EXCERPTED PASSAGE:
• • • • • • •

Lecture Alternatives
Introduction
Spoken recorded lectures have long been—and will continue to be—an essential part of higher education, valued both for explaining complex ideas and because students expect them in online curricula. However, research highlights two key limitations: learners often overestimate how much they retain from listening alone, and lectures by themselves do not naturally foster metacognition or critical thinking, which are crucial for academic success. This doesn’t mean instructors should eliminate lectures, but rather that they can be redesigned for online contexts and combined with strategies that enhance retention and critical thinking.
A Closer Look
You can streamline lecture content and encourage critical thinking in several ways. Here are three effective strategies:
1. Present Your Lecture in a Different Way
- “Microlearning” Videos: Many online instructors will break up a long lecture into multiple parts, focusing on just one main concept per lecture. This avoids cognitive overload and simplifies instructor updates when needed.
- Multimedia and Interactive Elements: Studies show students retain learning more when detailed audio is presented alongside relevant visuals. Narrated PowerPoints can be used for this purpose. You can also include interactive elements that allow students to learn material by interacting with a course concept, such as the interactive timeline created with H5P shown here.

Interactive timeline created with H5P Figure 1.
- Annotated Readings and Video Walkthroughs: Consider balancing reading texts with videos for content delivery. Many online textbooks allow students to digitally annotate readings individually or in groups. Instructors can model this active interaction with course content through video walkthroughs, as in this music course example and assessment walkthrough.
2. Incorporate Active Learning Strategies Alongside Content
- Low-Stakes Knowledge Checks and Reflections: Providing students with frequent opportunities to interact with and practice their learning as they consume content improves active learning and retention. For example, you could introduce a topic with a brief lecture, followed by a low-stakes practice activity (see this interactive science practice example and this topic selection example). There are several free online tools to create interactive elements. One is H5P, which allows you to embed interactive knowledge checks and practice during or immediately after students read or view course content. Study guides that accompany course content are lower-tech options as well.

• • • • • • •

ROWS:
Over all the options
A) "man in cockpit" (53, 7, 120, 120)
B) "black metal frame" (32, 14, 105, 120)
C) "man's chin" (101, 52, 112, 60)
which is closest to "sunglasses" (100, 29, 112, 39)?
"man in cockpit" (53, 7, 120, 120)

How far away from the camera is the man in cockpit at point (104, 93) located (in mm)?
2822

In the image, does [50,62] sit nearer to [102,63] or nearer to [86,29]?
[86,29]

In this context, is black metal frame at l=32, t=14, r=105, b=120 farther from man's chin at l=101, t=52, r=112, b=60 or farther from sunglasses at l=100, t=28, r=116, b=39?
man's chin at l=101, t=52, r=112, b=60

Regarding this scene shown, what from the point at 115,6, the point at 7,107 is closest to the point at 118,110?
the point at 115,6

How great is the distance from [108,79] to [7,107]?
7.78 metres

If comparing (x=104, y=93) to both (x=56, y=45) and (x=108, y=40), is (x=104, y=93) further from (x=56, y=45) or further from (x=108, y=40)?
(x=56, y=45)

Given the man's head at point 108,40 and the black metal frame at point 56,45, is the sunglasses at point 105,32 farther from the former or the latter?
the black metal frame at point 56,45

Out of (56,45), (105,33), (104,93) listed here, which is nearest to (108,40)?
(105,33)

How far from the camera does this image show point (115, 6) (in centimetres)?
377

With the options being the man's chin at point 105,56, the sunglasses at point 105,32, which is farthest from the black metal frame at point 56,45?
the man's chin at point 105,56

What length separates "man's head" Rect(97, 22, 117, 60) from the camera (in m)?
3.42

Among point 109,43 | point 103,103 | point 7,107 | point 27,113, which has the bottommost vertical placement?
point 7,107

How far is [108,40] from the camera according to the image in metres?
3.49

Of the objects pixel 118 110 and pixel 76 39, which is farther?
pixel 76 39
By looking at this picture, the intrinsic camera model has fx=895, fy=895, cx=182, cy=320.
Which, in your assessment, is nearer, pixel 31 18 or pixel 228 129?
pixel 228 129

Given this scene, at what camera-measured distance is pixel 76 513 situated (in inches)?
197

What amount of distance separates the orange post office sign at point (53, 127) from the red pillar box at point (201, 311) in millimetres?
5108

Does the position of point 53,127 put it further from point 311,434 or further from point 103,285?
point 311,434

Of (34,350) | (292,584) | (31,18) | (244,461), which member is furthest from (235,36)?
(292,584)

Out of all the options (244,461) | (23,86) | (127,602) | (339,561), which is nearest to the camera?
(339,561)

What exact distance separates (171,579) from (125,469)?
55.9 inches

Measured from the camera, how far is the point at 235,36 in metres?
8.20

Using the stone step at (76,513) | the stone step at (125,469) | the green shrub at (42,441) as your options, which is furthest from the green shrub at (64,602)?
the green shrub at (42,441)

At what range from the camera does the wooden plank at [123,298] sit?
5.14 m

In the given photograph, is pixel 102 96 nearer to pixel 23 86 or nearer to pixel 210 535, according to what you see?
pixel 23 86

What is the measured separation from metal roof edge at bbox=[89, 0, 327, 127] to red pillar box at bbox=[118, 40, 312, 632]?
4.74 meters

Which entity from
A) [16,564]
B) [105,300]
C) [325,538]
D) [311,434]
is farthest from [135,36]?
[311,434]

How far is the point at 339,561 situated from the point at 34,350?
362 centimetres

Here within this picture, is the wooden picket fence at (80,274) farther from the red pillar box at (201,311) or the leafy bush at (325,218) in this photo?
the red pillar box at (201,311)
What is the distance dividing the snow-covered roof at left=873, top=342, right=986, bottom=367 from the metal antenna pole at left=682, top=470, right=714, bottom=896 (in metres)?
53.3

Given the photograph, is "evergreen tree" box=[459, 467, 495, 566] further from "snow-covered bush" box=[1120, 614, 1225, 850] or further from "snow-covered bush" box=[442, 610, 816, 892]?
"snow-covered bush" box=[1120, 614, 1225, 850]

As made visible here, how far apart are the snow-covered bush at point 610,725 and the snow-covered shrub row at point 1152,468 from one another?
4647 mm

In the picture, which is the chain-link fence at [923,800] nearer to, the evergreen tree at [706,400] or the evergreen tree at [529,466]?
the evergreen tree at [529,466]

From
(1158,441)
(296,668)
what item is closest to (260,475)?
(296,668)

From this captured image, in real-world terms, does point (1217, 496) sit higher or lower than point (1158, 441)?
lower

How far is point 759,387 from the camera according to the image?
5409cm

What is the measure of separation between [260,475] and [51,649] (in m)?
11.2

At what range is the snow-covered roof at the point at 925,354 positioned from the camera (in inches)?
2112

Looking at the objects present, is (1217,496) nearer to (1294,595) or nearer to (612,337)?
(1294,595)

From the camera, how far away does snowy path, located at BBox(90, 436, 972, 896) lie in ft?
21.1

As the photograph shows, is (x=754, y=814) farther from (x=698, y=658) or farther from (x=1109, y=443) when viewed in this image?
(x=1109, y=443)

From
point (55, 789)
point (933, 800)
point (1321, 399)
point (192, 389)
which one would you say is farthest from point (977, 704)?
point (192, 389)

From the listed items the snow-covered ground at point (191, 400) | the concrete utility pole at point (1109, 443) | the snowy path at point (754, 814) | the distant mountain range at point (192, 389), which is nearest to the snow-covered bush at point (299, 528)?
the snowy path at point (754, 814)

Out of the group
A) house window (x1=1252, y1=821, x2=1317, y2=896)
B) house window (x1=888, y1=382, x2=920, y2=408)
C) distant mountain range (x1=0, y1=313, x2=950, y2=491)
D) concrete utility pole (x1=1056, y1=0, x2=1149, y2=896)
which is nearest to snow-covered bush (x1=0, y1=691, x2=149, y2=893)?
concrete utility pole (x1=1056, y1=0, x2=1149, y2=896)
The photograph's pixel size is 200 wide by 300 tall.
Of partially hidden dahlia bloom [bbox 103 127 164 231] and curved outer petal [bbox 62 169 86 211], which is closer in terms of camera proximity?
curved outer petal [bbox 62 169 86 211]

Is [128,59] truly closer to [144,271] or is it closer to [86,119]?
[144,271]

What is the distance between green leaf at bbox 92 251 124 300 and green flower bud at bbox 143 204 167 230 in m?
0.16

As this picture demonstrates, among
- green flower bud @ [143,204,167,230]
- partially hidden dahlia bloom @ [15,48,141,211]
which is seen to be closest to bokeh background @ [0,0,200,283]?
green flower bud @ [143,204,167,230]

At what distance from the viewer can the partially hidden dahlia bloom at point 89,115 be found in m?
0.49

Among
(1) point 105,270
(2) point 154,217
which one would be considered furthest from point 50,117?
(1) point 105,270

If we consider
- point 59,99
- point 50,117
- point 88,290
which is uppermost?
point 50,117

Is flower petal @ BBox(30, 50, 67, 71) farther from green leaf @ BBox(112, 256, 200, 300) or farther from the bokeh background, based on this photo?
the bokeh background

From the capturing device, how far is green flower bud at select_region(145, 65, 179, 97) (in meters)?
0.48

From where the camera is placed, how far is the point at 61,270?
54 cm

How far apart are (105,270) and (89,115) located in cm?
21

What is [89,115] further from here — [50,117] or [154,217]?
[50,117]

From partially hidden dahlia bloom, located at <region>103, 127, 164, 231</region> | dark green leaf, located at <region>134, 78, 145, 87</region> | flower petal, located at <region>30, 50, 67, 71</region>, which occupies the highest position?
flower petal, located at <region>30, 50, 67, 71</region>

• • • • • • •

THE TASKS:
1. Please reproduce the passage from the lecture alternatives text, everything from "- Multimedia and" down to "H5P Figure 1.".
2. Recast everything in the records from the line containing "At what range from" down to the line containing "4.74 meters" as a Markdown table with the columns Row and Line, omitting blank lines.

ANSWERS FOR THE EXERCISE:
1.
- Multimedia and Interactive Elements: Studies show students retain learning more when detailed audio is presented alongside relevant visuals. Narrated PowerPoints can be used for this purpose. You can also include interactive elements that allow students to learn material by interacting with a course concept, such as the interactive timeline created with H5P shown here.

Interactive timeline created with H5P Figure 1.

2.
| Row | Line |
|---|---|
| 1 | At what range from the camera does the wooden plank at [123,298] sit? |
| 2 | 5.14 m |
| 3 | In the given photograph, is pixel 102 96 nearer to pixel 23 86 or nearer to pixel 210 535, according to what you see? |
| 4 | pixel 23 86 |
| 5 | What is the measured separation from metal roof edge at bbox=[89, 0, 327, 127] to red pillar box at bbox=[118, 40, 312, 632]? |
| 6 | 4.74 meters |